With the Popular Party and the Socialists refusing to support each other, Sanchez will need to win over at least one of two new parties which won support in parliament for the first time in the December polls—market-friendly Ciudadanos and anti-austerity party Podemos.

Podemos had refused to negotiate with the Socialists if they also chat to Ciudadanos, which it considers to the right, an ultimatum rejected by Sanchez.

But in a possible breakthrough to the deadlock Podemos chief Pablo Iglesias said he had agreed to four-way talks between the negotiating teams of his party, the Socialists, smaller far-left party Izquierda Unida and Compromis, a regional grouping from Valencia in eastern Spain.

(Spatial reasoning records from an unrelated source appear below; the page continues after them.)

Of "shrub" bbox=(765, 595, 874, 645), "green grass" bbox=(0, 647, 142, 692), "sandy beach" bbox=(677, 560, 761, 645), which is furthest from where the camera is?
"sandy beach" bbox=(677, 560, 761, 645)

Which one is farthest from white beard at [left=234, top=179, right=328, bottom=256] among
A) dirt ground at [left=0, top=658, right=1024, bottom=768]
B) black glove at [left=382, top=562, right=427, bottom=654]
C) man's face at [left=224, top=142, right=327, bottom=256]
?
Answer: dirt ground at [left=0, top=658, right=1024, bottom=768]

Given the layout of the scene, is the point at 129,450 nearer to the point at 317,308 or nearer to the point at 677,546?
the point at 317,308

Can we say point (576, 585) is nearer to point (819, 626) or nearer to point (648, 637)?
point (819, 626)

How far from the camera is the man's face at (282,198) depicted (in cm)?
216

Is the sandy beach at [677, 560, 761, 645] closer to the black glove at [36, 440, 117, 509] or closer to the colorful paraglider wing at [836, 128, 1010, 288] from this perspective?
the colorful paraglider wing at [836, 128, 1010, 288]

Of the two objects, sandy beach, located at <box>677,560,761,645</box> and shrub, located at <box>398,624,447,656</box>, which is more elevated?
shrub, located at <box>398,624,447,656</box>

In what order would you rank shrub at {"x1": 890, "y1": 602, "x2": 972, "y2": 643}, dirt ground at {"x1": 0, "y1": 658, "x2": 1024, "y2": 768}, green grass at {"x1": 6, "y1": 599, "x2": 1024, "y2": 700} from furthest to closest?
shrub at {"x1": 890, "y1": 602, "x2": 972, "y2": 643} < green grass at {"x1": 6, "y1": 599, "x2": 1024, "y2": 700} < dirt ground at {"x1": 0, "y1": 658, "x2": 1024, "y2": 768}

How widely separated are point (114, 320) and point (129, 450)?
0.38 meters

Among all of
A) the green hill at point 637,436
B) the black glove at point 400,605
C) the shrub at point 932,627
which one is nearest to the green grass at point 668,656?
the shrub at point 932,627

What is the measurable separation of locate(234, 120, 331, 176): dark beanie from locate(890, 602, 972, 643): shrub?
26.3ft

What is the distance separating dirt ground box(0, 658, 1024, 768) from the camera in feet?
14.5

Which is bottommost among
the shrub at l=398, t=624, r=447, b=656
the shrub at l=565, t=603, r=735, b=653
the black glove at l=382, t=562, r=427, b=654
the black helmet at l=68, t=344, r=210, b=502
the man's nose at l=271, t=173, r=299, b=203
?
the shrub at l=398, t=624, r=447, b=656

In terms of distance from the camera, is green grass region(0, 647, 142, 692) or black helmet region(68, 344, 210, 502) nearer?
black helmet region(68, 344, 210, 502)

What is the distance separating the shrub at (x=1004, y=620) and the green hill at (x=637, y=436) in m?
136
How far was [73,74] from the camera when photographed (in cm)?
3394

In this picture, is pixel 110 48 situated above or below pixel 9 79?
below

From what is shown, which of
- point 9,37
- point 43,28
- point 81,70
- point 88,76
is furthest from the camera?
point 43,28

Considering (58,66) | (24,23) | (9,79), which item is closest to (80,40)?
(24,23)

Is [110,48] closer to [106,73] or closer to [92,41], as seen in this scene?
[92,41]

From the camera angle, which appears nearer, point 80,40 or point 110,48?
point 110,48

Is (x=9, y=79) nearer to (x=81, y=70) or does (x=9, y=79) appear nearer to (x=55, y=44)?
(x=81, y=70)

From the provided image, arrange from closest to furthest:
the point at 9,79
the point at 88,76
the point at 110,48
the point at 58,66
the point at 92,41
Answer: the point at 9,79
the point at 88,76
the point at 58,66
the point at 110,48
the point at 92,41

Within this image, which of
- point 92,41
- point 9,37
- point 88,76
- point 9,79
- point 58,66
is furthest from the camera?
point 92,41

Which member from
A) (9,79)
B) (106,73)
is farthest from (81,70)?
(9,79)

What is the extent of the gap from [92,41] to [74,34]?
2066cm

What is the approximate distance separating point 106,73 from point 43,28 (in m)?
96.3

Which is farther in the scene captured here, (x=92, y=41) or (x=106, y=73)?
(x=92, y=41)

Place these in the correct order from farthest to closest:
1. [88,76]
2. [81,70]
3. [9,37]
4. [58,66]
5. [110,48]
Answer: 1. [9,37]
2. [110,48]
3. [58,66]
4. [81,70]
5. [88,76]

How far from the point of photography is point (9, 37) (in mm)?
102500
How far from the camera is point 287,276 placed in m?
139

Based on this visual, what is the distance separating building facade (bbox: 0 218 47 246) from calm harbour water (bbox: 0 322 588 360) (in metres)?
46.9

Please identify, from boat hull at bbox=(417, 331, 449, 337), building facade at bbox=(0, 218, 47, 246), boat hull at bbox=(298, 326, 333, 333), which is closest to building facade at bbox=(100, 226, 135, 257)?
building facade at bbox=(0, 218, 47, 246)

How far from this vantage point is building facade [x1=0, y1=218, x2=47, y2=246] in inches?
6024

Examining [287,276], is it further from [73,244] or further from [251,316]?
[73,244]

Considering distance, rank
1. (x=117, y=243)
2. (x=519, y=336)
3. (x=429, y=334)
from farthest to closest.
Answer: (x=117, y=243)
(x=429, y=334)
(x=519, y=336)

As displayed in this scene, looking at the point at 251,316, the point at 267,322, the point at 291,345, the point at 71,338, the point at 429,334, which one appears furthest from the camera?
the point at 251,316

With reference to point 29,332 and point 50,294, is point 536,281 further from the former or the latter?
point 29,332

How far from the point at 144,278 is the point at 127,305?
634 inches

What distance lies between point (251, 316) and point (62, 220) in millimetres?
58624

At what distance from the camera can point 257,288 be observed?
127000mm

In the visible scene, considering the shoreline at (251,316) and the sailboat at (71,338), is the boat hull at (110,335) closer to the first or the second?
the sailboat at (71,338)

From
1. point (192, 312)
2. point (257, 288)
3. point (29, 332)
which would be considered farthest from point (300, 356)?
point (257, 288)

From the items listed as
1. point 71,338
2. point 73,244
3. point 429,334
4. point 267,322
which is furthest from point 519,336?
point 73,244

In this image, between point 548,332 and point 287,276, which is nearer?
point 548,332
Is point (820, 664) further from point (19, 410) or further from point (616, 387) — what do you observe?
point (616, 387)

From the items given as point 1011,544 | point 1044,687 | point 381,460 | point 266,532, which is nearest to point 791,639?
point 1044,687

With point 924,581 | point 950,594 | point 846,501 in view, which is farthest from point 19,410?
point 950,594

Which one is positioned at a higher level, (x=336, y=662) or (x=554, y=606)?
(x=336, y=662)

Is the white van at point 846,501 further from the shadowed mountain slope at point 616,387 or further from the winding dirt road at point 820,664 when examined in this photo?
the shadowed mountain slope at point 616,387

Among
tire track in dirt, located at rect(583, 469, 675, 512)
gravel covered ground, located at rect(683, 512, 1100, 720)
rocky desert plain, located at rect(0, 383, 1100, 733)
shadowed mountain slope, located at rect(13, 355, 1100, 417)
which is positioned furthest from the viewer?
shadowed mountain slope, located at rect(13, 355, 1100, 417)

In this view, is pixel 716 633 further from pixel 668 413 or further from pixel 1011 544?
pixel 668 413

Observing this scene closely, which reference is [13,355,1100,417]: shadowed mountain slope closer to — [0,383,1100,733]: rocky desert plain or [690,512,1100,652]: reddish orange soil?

“It’s a good idea… We’re fully available for our teams to meet and talk,” he said.

A coalition between the four parties is still far from an agreement, with the Socialist and Podemos divided over key policy area.

Podemos for example strongly backs a referendum on independence in the wealthy northeastern region of Catalonia which Sanchez opposes.

Sanchez needs an absolute majority to be voted through, and if he does not succeed, another poll takes place 48 hours later, where Sanchez will only require a simple majority.

If both fail, a two-month countdown begins from the first vote, at the end of which new elections will be called if no solution is found.

Recent polls suggest that Spain’s four main parties would obtain roughly the same result as they did in the December 20 election—though some indicate Podemos could overtake the Socialists as the second-biggest party, surpassing the Socialists.